ТЕКСТ ДЛЯ ИЗУЧЕНИЯ -
··········

В маленьких журналах, где по большей части новые и свежие таланты, я видел такой ход событий: интересный первый всплеск. Думаю: а, вот наконец хоть что-то. Может, появится что-нибудь новенькое. Но снова и снова включается та же механика. Свежий новый талант, выплеснувшись, начинает появляться повсюду. Он и спит и моется со своей чертовой пишущей машинкой, та работает без остановки. Его имя – во всех ротапринтных журналах от Мэна до Мексики, и работа становится все слабей, слабей и слабей, но продолжает выходить. Кто-то добивается ему (или ей) книги, и вот уже они читают у вас в местном университете. Озвучивают 6 или 7 хороших ранних стихов и все плохие. Потом у вас появляется еще какое-нибудь «имя» из маленького журнала. Но произошло вот что: вместо того чтобы попытаться создать стихотворение, они закидывают удочки во все мыслимые маленькие журналы. Все превращается в состязание по публикациям, а не в творение. Такое размытие таланта обычно происходит у писателей, которым двадцать с чем-то, без достаточного опыта, им не хватает мяса на кости. Не можешь писать, не живя, а писать все время – это не жить. Да и пьянство не делает писателя, драки его не делают, и хоть я много занимался и тем и другим, допускать, будто такие действия сделают из человека писателя получше, – просто заблуждение и больная романтика. Конечно, бывает, что и подраться нужно, и выпить, но это противоречит творчеству, тут уж ничего не поделаешь.

··········

ПРЕДОСТАВЛЕННЫЙ МАТЕРИАЛ -
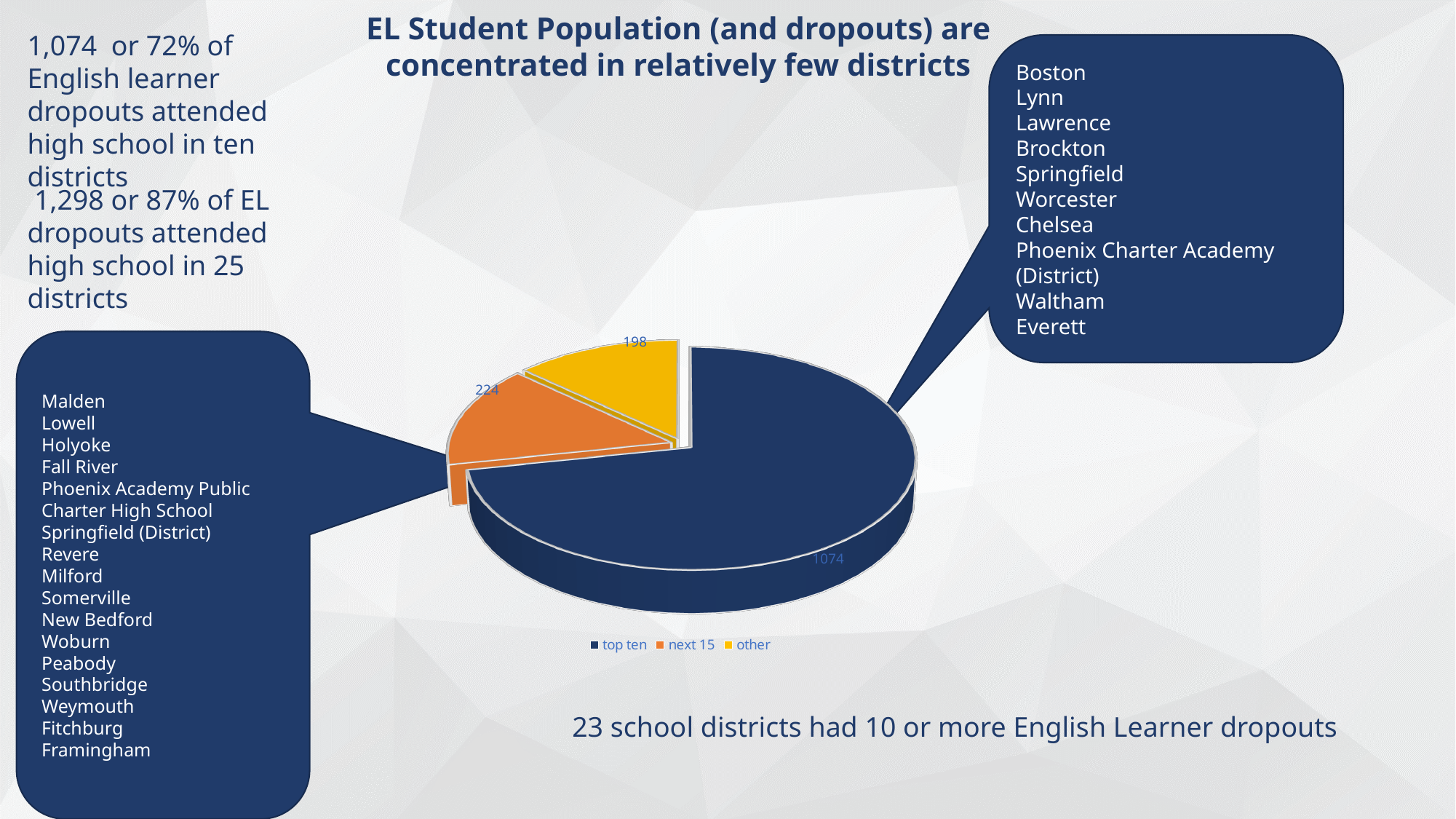
Which is larger in the pie chart, 'next 15' or 'other'? next 15 Which slice of the pie chart is the largest? top ten Which slice of the pie chart is the smallest? other How many slices does the pie chart have? 3 How many entries does the legend of the pie chart list? 3 What colour is the 'other' slice in the pie chart? yellow What is the value of the 'next 15' slice in the pie chart? 224 What is the value of the 'other' slice in the pie chart? 198 What is the difference between the 'top ten' slice and the 'next 15' slice? 850 What is the difference between the 'next 15' slice and the 'other' slice? 26 What kind of chart is shown on the slide? pie chart What is the value of the 'top ten' slice in the pie chart? 1074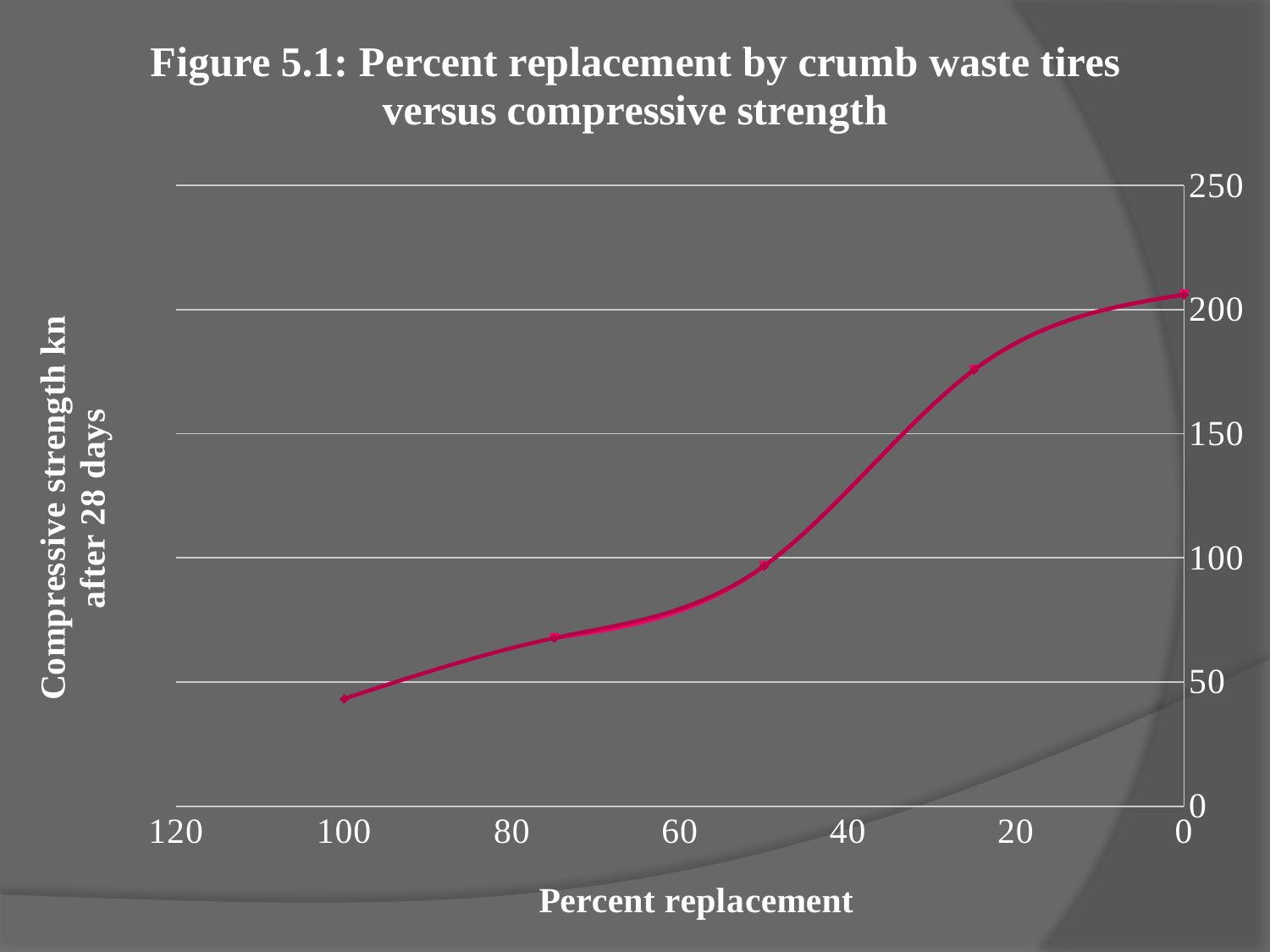
Is the compressive strength at 25 percent replacement greater or less than 150? greater Which has the larger compressive strength: 25 percent replacement or 50 percent replacement? 25 percent replacement At which percent replacement is the compressive strength lowest? 100 Is the compressive strength at 0 percent replacement greater or less than 150? greater Is the compressive strength at 75 percent replacement greater or less than 50? greater How many data points are plotted on the line? 5 At which percent replacement is the compressive strength highest? 0 What kind of chart is shown on the slide? line chart As percent replacement increases from 0 to 100, does the compressive strength rise or fall? fall What is the label of the vertical axis? Compressive strength kn after 28 days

··········

ЗАДАНИЕ A -
Согласуются ли с текстом о маленьких журналах следующие утверждения? (i) Пьянство делает писателя. (ii) Размытие таланта обычно происходит у писателей, которым двадцать с чем-то. (iii) На чтениях в университете новые авторы читают только хорошие ранние стихи. На каждое ответьте «да» или «нет» и приведите решающие слова текста дословно.
ЗАДАНИЕ B -
Во что, согласно тексту о маленьких журналах, всё превращается, когда авторы рассылают стихи во все журналы подряд?
ЗАДАНИЕ C -
Продолжите текст о маленьких журналах и молодых авторах, начав сразу после его последнего предложения.

ИТОГОВЫЙ ОТВЕТ A -
(i) Нет: «Да и пьянство не делает писателя».
(ii) Да: «Такое размытие таланта обычно происходит у писателей, которым двадцать с чем-то».
(iii) Нет: «Озвучивают 6 или 7 хороших ранних стихов и все плохие».

ИТОГОВЫЙ ОТВЕТ B -
В состязание по публикациям, а не в творение.

ИТОГОВЫЙ ОТВЕТ C -
Писательство наконец даже становится работой, особенно если пытаешься платить за квартиру и содержать ребенка. Но это лучшая и единственная работа, она подхлестывает твою способность жить, а твоя способность жить отплачивает тебе способностью творить. Одно питает другое – все это очень волшебно. Я бросил очень скучную работу, когда мне исполнилось 50 (говорили, что я там обеспечен на всю жизнь, ах!), и уселся перед машинкой. Нет лучшего пути. Бывают мгновенья сплошного пылающего ада, когда чувствуешь, будто сходишь с ума; бывают моменты, дни, недели, когда ни слова, ни звука, словно все это пропало. А потом приходит, и сидишь, куришь, колотишь, колотишь, а оно катит и ревет. Можно вставать в полдень, можно работать до 3 часов ночи. Кто-то будет тебя доставать. Они не поймут, что́ ты пытаешься делать. Будут стучаться тебе в дверь и сидеть в кресле, и пожирать твои часы, и не давать тебе ничего взамен. Когда приходит слишком много ничегошных людей, и их продолжает прибывать, ты обязан быть с ними жесток, ибо они жестоки с тобой. Нужно выставлять их жопы на улицу. Бывают такие, кто расплачивается за вход, они приносят свою энергию и собственный свет, но остальные по большинству бесполезны как для тебя, так и для самих себя. Не человечно терпеть мертвецов, от этого их мертвизна только увеличивается, а у них ее всегда порядком – и после того, как уйдут.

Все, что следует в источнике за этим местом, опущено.